Los trámites aeroportuarios usuales los realizamos sin inconvenientes. En la sala de espera ya más tranquilos, un puesto entre cada persona y en el avión de Iberia, un airbus 340-600, cuerpos en constante roce, a centímetros el uno del otro, sin medir distancia. Averías en el puente de acceso, espacio insuficiente en cabina para las maletas pero ningún otro avión en la pista. Otro volaba rumbo a París. Tras algunas horas en el aire, muchos se habían quitado guantes, caretas y mascarillas. Volvió la comida procesada, empacada en plástico y repartida por un azafato de un solo guante. Aplausos al aterrizar. La mujer de al lado dijo en voz alta, gracias a quienes hicieron esto posible. Yo estaba contrariada, acababa de gastarme más de lo que me había gastado en toda mi estancia: taxis, tren, avión, hoteles, la exposición al posible contagio después de 49 días de juicioso confinamiento y me esperaban 14 días de aislamiento total.

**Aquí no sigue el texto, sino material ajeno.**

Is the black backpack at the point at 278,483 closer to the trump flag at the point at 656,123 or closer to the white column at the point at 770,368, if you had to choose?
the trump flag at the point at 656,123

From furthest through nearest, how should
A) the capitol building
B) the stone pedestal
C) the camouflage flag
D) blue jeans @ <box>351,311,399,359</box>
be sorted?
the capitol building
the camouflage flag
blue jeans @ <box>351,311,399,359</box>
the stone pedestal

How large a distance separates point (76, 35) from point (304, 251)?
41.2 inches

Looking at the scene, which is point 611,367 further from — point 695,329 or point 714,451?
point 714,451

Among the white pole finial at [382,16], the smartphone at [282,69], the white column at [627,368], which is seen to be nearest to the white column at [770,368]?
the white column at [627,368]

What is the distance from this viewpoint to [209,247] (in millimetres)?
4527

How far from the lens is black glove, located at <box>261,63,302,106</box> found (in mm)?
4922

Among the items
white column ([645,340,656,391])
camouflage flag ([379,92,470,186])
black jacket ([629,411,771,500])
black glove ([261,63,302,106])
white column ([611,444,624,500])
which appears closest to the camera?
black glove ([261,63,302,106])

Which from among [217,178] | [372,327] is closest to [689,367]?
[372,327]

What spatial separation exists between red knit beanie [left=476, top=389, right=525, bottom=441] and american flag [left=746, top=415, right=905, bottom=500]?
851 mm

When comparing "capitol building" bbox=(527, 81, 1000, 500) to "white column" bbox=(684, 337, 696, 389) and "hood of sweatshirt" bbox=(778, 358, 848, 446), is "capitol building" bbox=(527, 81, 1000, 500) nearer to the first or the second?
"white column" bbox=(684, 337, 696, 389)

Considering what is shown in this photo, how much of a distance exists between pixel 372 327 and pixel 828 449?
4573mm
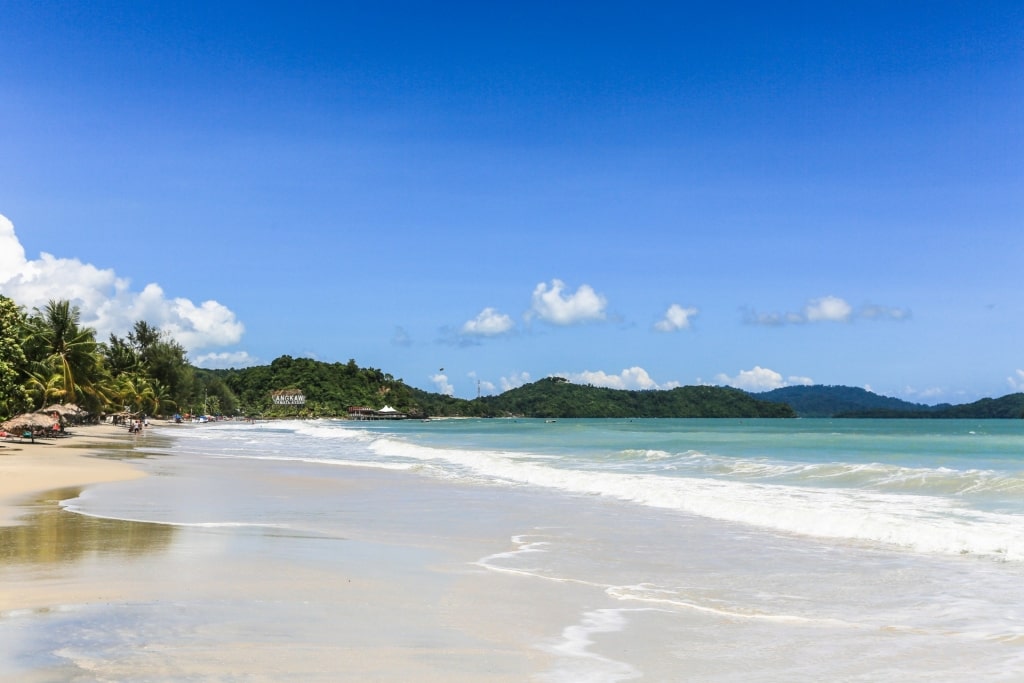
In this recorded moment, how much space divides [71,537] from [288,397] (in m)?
173

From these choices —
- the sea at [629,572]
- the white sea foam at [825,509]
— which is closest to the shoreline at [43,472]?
the sea at [629,572]

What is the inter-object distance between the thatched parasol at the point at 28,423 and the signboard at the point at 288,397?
137 m

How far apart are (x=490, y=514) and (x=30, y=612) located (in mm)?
8919

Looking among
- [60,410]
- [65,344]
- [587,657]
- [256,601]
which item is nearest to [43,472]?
[256,601]

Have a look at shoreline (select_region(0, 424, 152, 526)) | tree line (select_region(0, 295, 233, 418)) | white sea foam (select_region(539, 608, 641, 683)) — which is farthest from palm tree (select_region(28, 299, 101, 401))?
white sea foam (select_region(539, 608, 641, 683))

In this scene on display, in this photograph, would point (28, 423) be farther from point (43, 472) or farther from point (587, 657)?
point (587, 657)

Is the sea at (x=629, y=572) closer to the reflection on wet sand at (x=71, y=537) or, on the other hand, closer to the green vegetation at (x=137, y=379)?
the reflection on wet sand at (x=71, y=537)

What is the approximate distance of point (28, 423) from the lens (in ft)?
127

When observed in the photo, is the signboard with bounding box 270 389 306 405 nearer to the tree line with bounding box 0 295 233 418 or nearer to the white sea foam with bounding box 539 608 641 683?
the tree line with bounding box 0 295 233 418

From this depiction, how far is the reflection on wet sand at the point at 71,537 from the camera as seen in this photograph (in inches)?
364

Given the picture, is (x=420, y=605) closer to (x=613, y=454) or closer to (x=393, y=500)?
(x=393, y=500)

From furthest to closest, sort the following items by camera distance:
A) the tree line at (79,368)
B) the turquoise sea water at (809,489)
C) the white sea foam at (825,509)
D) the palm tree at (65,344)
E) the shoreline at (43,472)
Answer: the palm tree at (65,344)
the tree line at (79,368)
the shoreline at (43,472)
the turquoise sea water at (809,489)
the white sea foam at (825,509)

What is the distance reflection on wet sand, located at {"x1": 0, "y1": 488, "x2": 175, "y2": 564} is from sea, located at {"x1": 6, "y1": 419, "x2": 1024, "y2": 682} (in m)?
0.36

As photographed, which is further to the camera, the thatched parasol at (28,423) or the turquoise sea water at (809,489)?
the thatched parasol at (28,423)
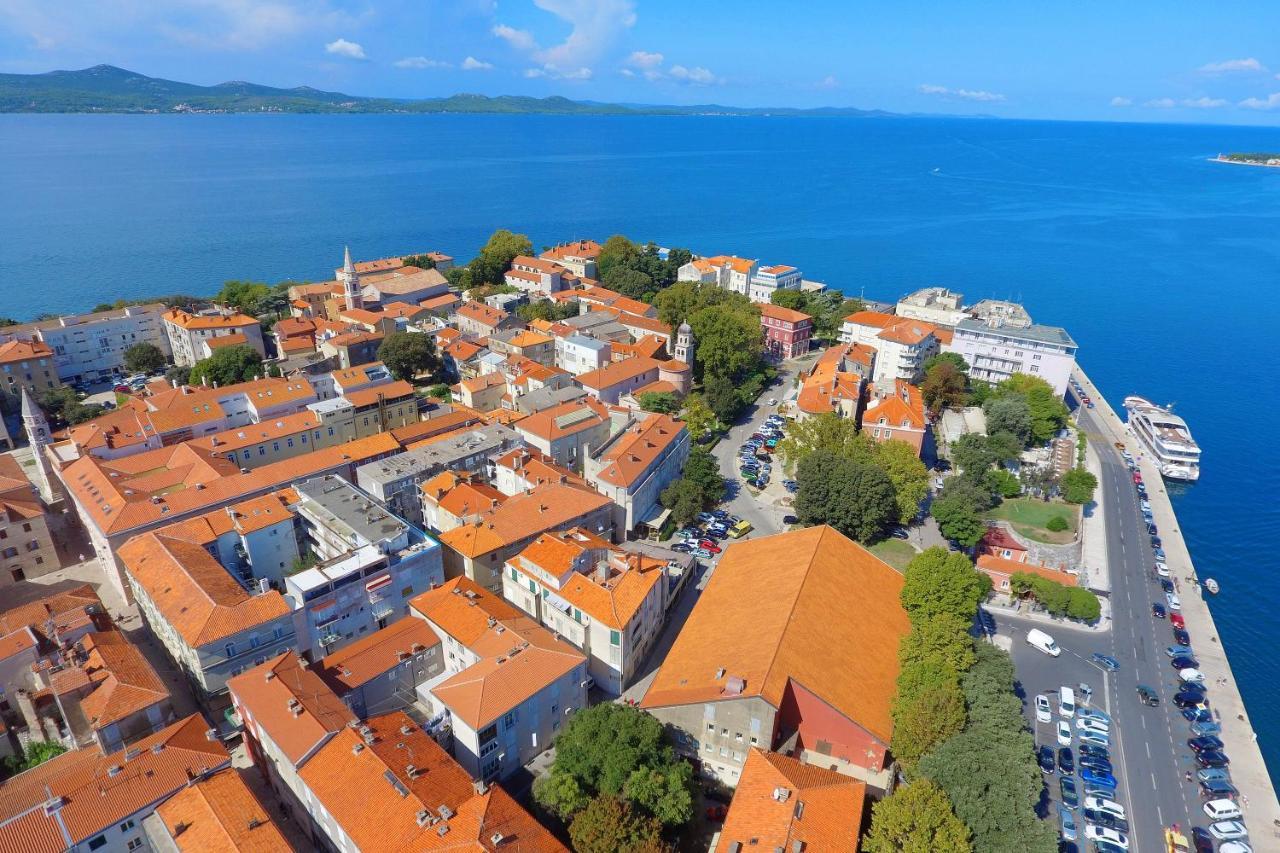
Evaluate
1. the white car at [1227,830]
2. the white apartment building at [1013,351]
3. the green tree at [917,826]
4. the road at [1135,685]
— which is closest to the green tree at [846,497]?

“Por favor, mantengan la distancia”, nos decían en El Dorado, entre asustados y diligentes, cada 5 o 6 metros. Ja. Había un par vestido como astronauta, una cámara termográfica y mujeres, casi todas mujeres muy bien protegidas, amables, tomando la temperatura con esas pistolas que miden las radiaciones infrarrojas que emiten los cuerpos. Mientras avanzábamos en fila india tuvimos que botar los guantes en una caneca y usar gel desinfectante. En la zona de migración estaban dispuestas sillas a distancia reglamentaria y por los puestos pasaban solicitando documentos, verificando listas, pidiendo formularios diligenciados, preguntándonos la dirección, la EPS, tomando de nuevo la temperatura, devolviendo pasaportes sellados y con la anotación de aislamiento obligatorio 15 días. No catorce, quince.
Mientras, dos breves charlas: la primera, por parte de una epidemióloga de la Secretaría de Salud sobre los cuidados sanitarios. En la segunda, un teniente coronel de la Policía nos dio “las consignas referentes a cómo están los decretos a nivel nacional para que ustedes puedan disfrutar de sus catorce días de aislamiento y no tengan ningún inconveniente”.
Consignas recibidas y dispuestos al disfrute, nos organizaron en buses que la Cancillería dispuso para que, por localidades, nos dejaran en la puerta misma de nuestros destinos, íngrimos, cinco horas después de haber aterrizado. Una mujer no quiso sentarse a mi lado —es que no hay un metro de distancia— y viajó de pie. Un hombre le decía al conductor del bus qué ruta tomar para que fuera él el primero en descender. Yo, por fortuna o no, fui la segunda.